Even after the sound had faded behind her, it kept playing in her head, repeating over and over. Oh god, she thought to herself. I'm gonna go crazy... Or have I already? She was content to ponder that for a few moments as her feet moved steadily onward mechanically. Her thoughts eventually branched away from that, to dwell upon the fact that she seemed to have been in the city for hours... She just kept going deeper and deeper in... Would it ever thin out? She began to worry about coming to a dead end or a lake.
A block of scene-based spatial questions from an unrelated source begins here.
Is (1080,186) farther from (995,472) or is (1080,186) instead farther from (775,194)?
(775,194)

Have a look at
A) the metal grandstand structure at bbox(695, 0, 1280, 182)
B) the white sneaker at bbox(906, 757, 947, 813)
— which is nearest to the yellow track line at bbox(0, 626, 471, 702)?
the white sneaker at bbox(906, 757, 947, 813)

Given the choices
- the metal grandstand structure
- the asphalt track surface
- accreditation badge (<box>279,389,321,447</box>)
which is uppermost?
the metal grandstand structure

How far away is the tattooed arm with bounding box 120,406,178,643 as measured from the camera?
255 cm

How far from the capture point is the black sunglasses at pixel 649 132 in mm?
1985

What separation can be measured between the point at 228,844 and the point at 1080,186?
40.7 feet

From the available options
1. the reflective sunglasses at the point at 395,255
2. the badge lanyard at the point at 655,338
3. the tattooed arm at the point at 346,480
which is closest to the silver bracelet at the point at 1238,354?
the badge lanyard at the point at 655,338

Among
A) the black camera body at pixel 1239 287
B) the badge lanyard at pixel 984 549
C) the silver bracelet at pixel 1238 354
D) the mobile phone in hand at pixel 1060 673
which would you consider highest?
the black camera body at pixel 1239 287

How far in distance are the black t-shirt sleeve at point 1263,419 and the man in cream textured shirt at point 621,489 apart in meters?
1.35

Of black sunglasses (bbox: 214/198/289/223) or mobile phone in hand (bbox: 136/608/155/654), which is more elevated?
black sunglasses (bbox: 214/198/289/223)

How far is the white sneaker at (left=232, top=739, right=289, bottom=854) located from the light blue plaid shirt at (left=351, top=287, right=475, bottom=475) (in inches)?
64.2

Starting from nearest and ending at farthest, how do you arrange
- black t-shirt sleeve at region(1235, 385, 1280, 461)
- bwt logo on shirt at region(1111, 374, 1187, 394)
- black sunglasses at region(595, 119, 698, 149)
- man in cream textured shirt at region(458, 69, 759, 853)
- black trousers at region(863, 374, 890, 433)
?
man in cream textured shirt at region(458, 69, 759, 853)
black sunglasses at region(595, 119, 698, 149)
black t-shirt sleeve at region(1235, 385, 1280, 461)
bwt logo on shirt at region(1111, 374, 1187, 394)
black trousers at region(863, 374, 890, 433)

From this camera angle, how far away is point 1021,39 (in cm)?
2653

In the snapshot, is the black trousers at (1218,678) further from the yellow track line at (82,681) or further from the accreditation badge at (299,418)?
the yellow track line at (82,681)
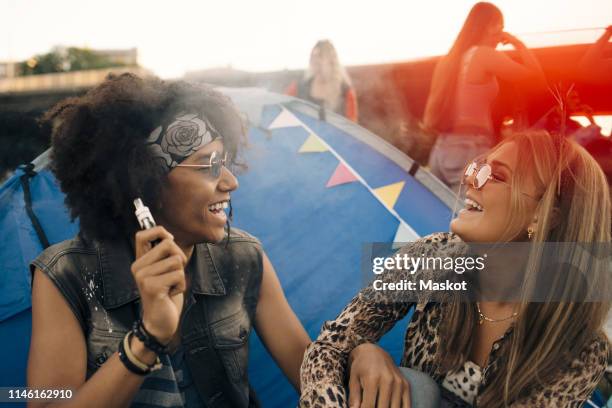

Maybe she should start heading back the way she had come... She wished she could sit down and think about it for a while. But instead she just kept going forward. It was what she always seemed to do. Just keep going, no matter what her mind or her heart told her to do. It was easier than thinking, easier than going back, easier to just keep walking. One foot in front of the other, not even thinking about it anymore. Her legs never tired, her eyes never drooped. No night, no sleep. No need to worry about a safe place to spend the night. Just keep walking, just keep walking.